Mining Disaster: The operator of the West Virginia mine that exploded on Monday, killing 25 people, had been warned by federal officials that it could be cited for having a “pattern of violations,” which would have allowed far stricter federal oversight of the mine. But that tighter enforcement never came, despite the fact that it continued to rack up violations, The New York Times reports.
Congressional Threats: Anger over health care reform has nearly tripled the number of serious threats to members of Congress, The Washington Post reports. Senate Sergeant-at-Arms Terrance Gainer told The Post that the lawmakers reported 42 threats in the first three months of this year, compared with 15 in last three months of 2009.

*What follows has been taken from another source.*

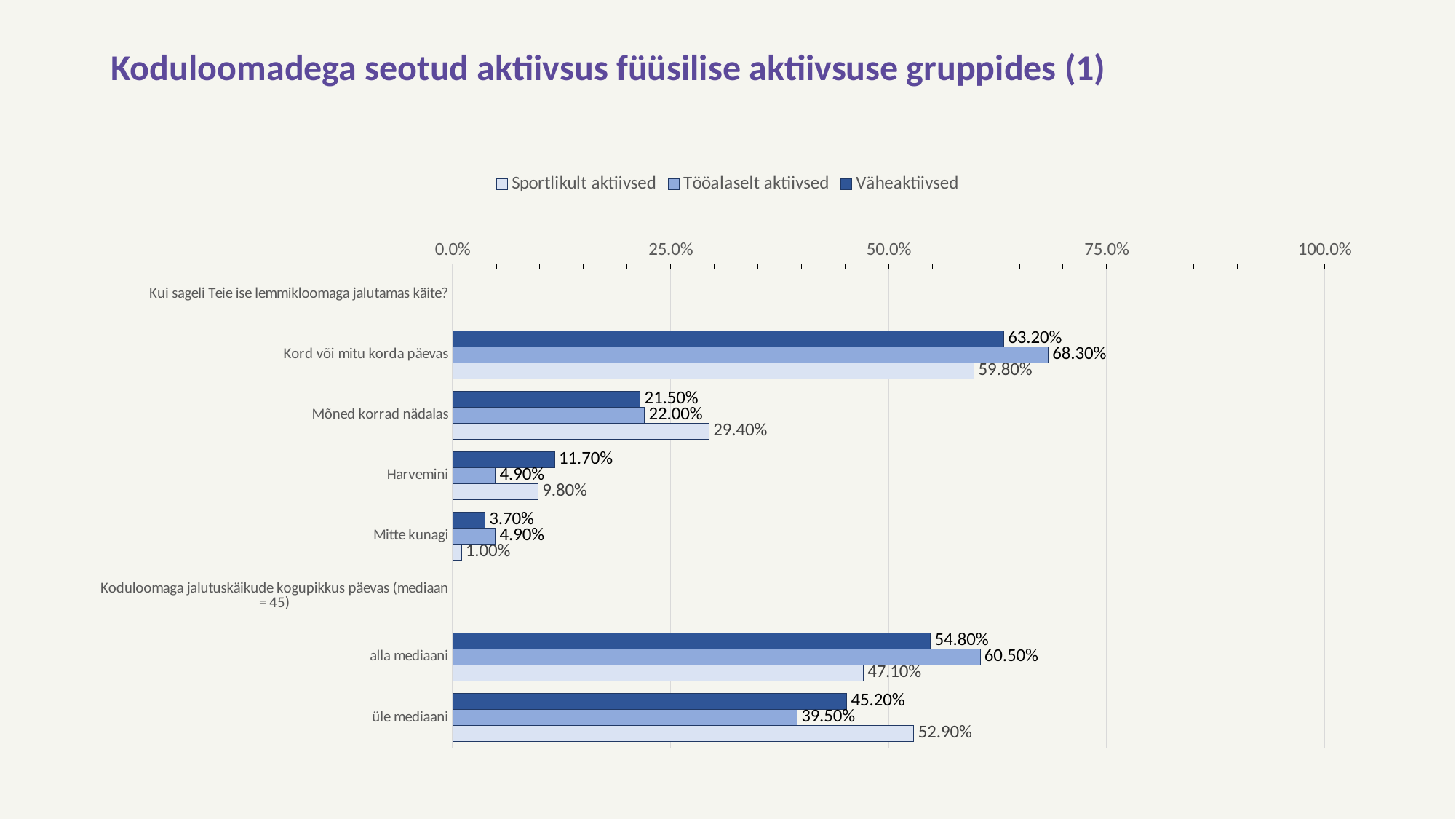
What is the difference between the Väheaktiivsed and Sportlikult aktiivsed values in the category "alla mediaani"? 7.70% What is the value for Väheaktiivsed in the category "Harvemini"? 11.70% What is the title of the slide? Koduloomadega seotud aktiivsus füüsilise aktiivsuse gruppides (1) Which series has the highest value in the category "alla mediaani"? Tööalaselt aktiivsed Is the value for Sportlikult aktiivsed in "Kord või mitu korda päevas" greater or less than 50.0%? greater What kind of chart is shown on the slide? Bar chart What is the value for Sportlikult aktiivsed in the category "Mitte kunagi"? 1.00% What is the value for Tööalaselt aktiivsed in the category "Kord või mitu korda päevas"? 68.30% How many series does the legend list? 3 What is the value for Sportlikult aktiivsed in the category "Mõned korrad nädalas"? 29.40% Which is larger in the category "Harvemini": the value for Sportlikult aktiivsed or for Tööalaselt aktiivsed? Sportlikult aktiivsed Which series has the lowest value in the category "üle mediaani"? Tööalaselt aktiivsed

Netanyahu Cancels on Obama: Reuters reports that Israeli Prime Minister Benjamin Netanyahu has canceled a planned trip to Washington next week for President Barack Obama's 47-country nuclear security conference. Quoting an unnamed "senior government official" Reuters reports that Netanyahu's decision came after learning Egypt and Turkey intended to raise the issue of Israel's assumed atomic arsenal at the meeting.

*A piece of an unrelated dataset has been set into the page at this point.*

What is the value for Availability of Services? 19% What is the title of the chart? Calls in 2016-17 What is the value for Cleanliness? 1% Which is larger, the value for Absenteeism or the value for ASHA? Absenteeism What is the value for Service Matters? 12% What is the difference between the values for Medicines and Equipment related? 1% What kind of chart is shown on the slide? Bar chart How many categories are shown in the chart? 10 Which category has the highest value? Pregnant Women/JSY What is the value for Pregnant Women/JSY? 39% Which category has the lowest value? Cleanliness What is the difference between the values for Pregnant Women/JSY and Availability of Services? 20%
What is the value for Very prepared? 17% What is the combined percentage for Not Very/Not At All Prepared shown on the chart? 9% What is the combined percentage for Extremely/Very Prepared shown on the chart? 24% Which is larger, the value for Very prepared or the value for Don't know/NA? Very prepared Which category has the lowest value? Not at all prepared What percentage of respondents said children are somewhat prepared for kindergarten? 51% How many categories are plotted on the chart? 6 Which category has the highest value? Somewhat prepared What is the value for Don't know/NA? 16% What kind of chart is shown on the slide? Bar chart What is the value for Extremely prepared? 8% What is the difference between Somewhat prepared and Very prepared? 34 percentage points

Speaking of Nuclear Weapons: In an interview with ABC News' George Stephanopoulos, President Barack Obama hurled a zinger at former Alaska Gov. Sarah Palin over her recent criticism of Obama's tighter restrictions on when the United States would use nuclear arms if attacked. Palin said that by pledging not use nuclear weapons against any country that has signed the Nuclear Non-Proliferation Treaty, even if they attack the United States with chemical or biological weapons, it was "kinda like getting out there on a playground, a bunch of kids, getting ready to fight, and one of the kids saying, 'Go ahead, punch me in the face and I'm not going to retaliate." Obama's response? "I really have no response. Because last I checked, Sarah Palin's not much of an expert on nuclear issues," the president said. Oh snap!
Attack of the Nerds? Mattel Inc., which makes the internationally famous Barbie doll, thought it would be fun to ask young girls who visited the Barbie.com Web site to vote on what the doll's next career should be. Girls from around the world overwhelmingly chose "an anchorwoman" from choices that also included architect, computer engineer, environmentalist and surgeon. But The Wall Street Journal reports that by the end of the first week, female computer engineers who learned about the election launched a viral campaign on the Internet to get out the vote and ensure Barbie would join their ranks. From the WSJ: "The result is a ponytailed doll in black leggings and a top decorated in binary code that spells Barbie, and lots of pink accessories—geek-chic glasses, Bluetooth headset and shoes."